Active wheel speed sensors are fitted to this vehicle. Active wheel speed sensors are direction sensitive.

The wheel speed sensor receives a 12-volt power supply voltage from the electronic brake control module (EBCM). The wheel speed sensor contains an integrated circuit containing a magneto-resistive bridge. Wheel rotation changes the positioning of the tone wheel and the wheel speed sensor's magnetic field and varies the magneto-resistive bridge resistance. The wheel speed sensor's integrated circuit modifies and amplifies the varying resistance into a direct current (DC) square wave signal. Therefore as the wheel spins, the wheel speed sensor changes the voltage and current level output signal to the EBCM. The wheel speed sensor always has a current flow on the output signal circuit to complete the wheel speed sensor's ground path and for EBCM diagnostics. The EBCM uses the frequency of the square wave signal to calculate the wheel speed.

Brake Pedal Position Sensor

The brake pedal position sensor (1) is a normally open switch that closes when the brake pedal is depressed.

The electronic brake control module (EBCM) uses the stop lamp switch signal voltage to determine when the brake pedal is depressed.

Electronic Stability Program (ESP) Switch

The ESP switch incorporates traction control (TCS) which is part of a multi function centre console switch assembly and is located in the console as shown above.

The ESP switch is a momentary contact switch that sends a ground output signal to the body control module (BCM).

The BCM sends a signal to the EBCM via the serial data bus to perform the following functions:

•	Pressing the ESP switch once deactivates both TCS and ESP for the duration of that ignition cycle. ABS will still function normally when the TCS and ESP is deactivated.
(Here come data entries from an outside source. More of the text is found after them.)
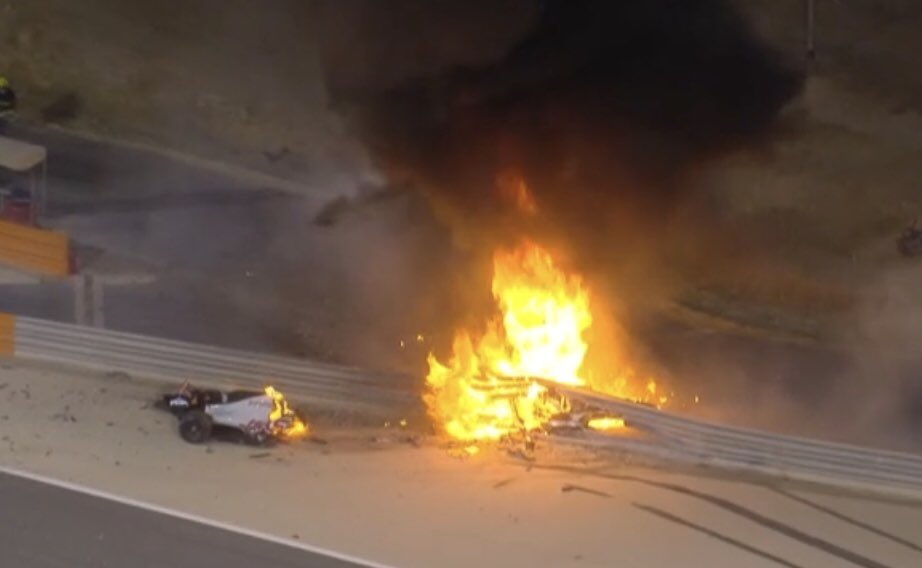 f1 video incidente oggi grosjean bahrain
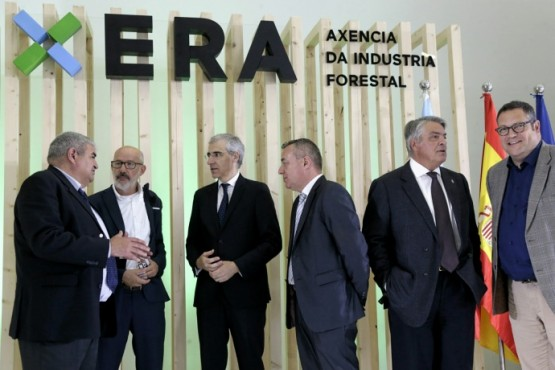 Francisco Conde na clausura da xornada Xerando valor na bioeconomía forestal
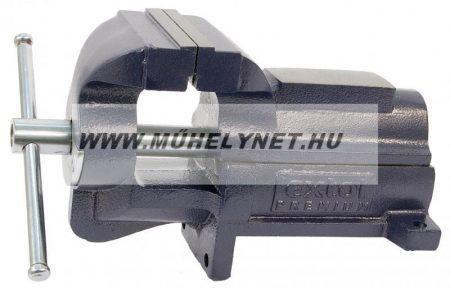 Extol Premium satu 155 mm, prizmás kivitel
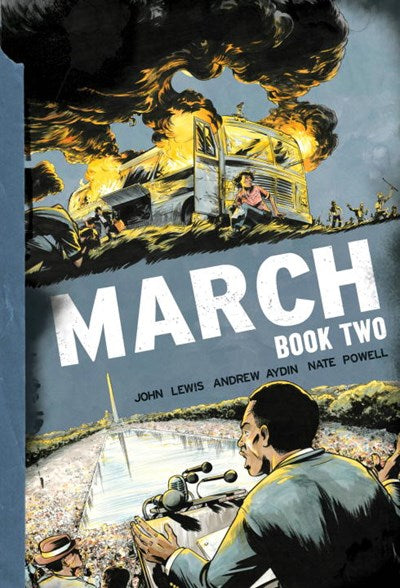 MARCH: Book 2 by Lewis, Aydin, Powell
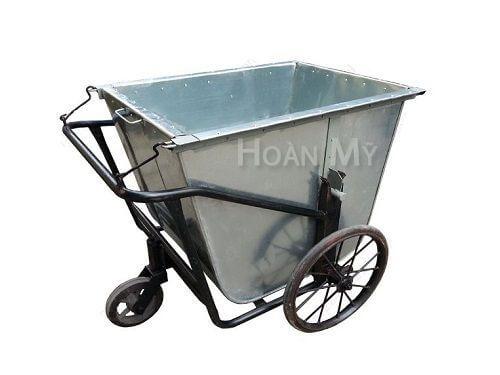 xe gom rác 400 lít bằng tôn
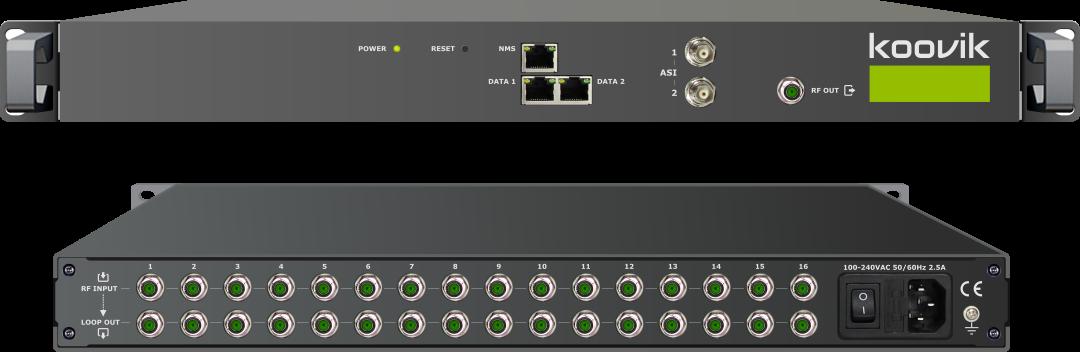 16RFIPPro4-RF 16RFIPPro4-RF DIGITAL RF + ASI + IPTV to 8 MUX DVB-T or 16 MUX DVB-C RF MODULATOR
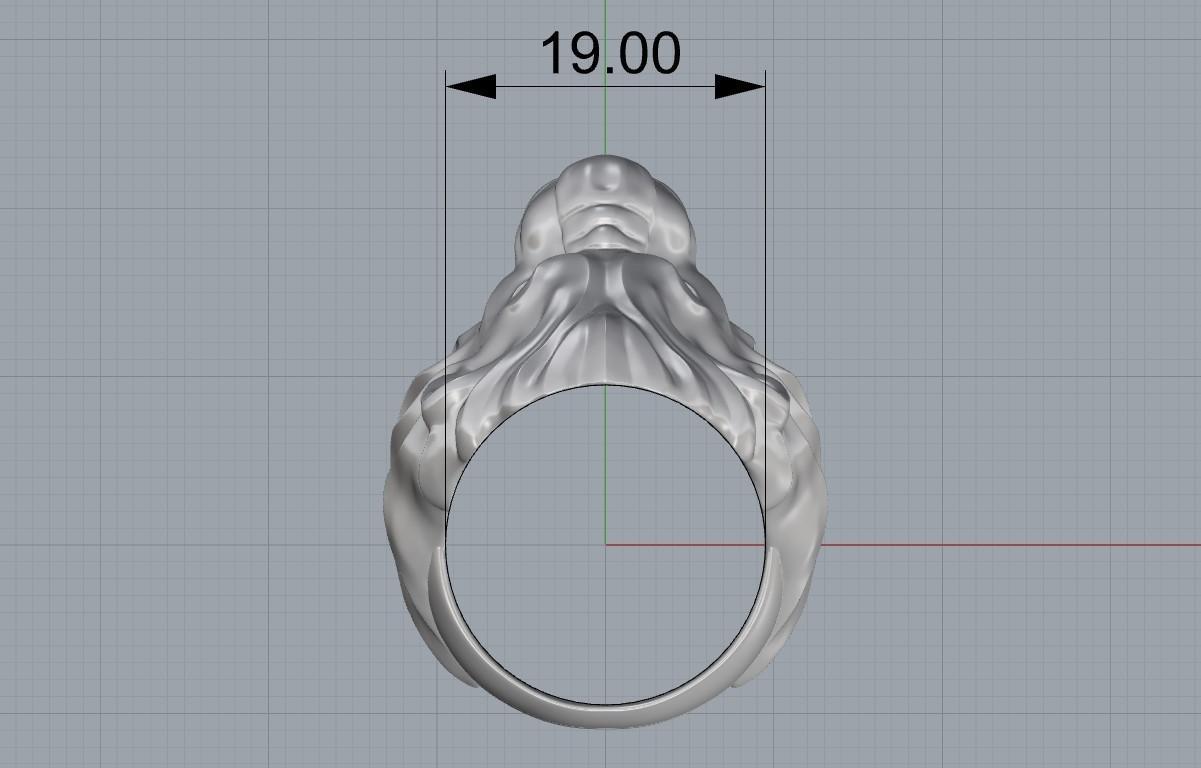 Screenshot_1.jpg Télécharger fichier STL gratuit Bague de lion Bijoux d'homme • Modèle pour imprimante 3D, Cadagency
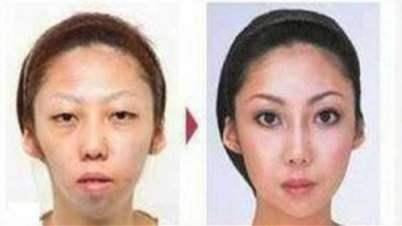 Man sues wife being ugly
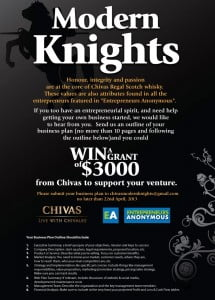 (CLICK FOR BIGGER) PLEASE SUBMIT YOUR BUSINESS PLAN TO chivasmodernknights@gmail.com NO LATER THAN 22nd APRIL, 2013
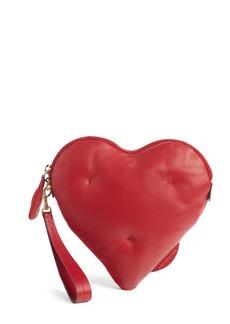 Anya Hindmarch Chubby Heart Leather Clutch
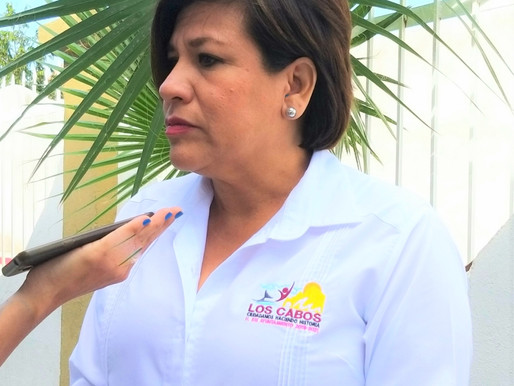 Cumple el Instituto de las Mujeres de Los Cabos 11 años de creación
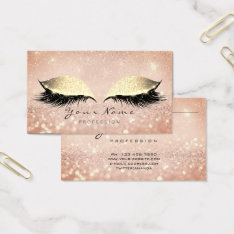 Makeup Rose Gold Lashes Extention Glitter Beauty Business Card at Zazzle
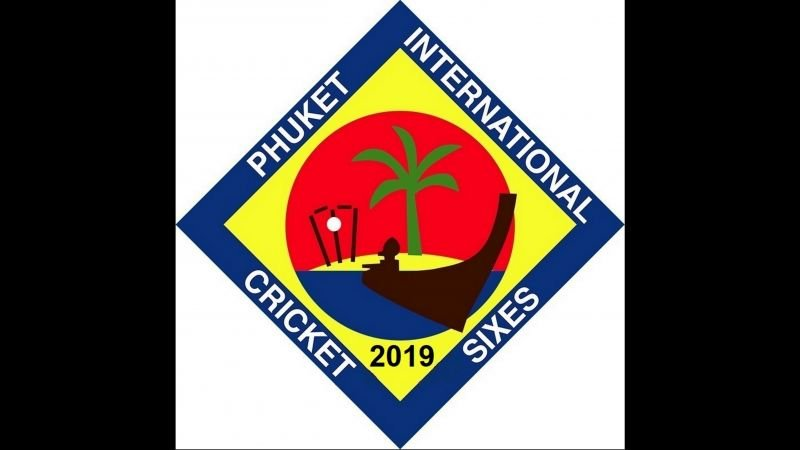 House of Cricket lead the way in Phuket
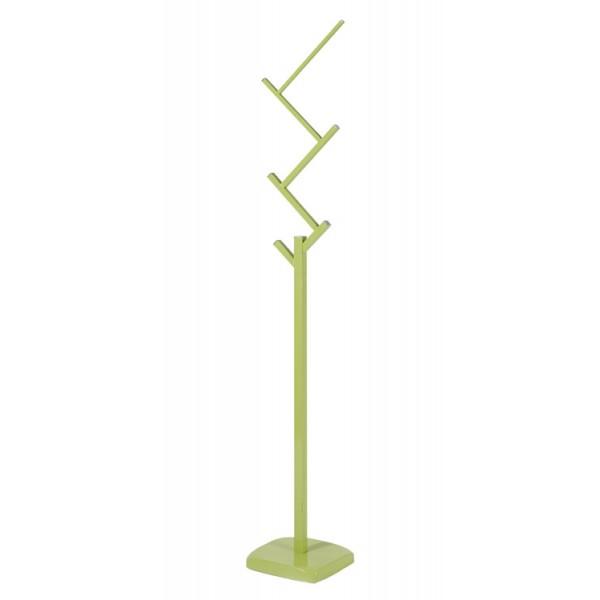 Vješalica MA33 - TRIGLAV - zelen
•	Pressing the ESP switch again when the TCS and ESP is deactivated, activates the TCS and ESP.

•	Pressing the ESP switch for more than 60 seconds will be interpreted as a short circuit. Consequently, a DTC will be logged and the TCS and ESP will be deactivated for the duration of that ignition cycle.

If there are no current TCS/ESP DTC's logged, the ESP activates at the next ignition cycle.

Yaw Rate Sensor

The yaw-rate sensor assembly (1) comprises of a yaw-rate sensor and a lateral acceleration sensor.

•	The yaw-rate sensor produces a signal output voltage that corresponds to a vehicle rotation around its vertical axis.

•	The lateral acceleration sensor produces a signal output voltage that corresponds to a vehicle lateral acceleration.

The EBCM uses the output signal voltage of the yaw-rate sensor and the acceleration sensor in conjunction with the wheel speed sensor signal output voltage and serial data output signal of the steering angle sensor, to support the calculation of actual vehicle behavior as compared to the driver intended direction.

Lateral Acceleration Sensor

Important: This illustration represents the lateral acceleration sensor in symbolic form, which aims to show the operation of the acceleration sensor in a simplified manner.

The lateral acceleration sensor consists of the following components:

•	Differential capacitors connected to the fixed side plates (1).

•	Mass plate (2) suspended by springs (3) about its centre of mass, which moves in response to vehicle lateral acceleration.

When the vehicle is stationary (View A), the distance between the mass plate and the 2 side plates are equal. Therefore, the capacitance between the 2 capacitors is the same and the acceleration sensor signal voltage is zero.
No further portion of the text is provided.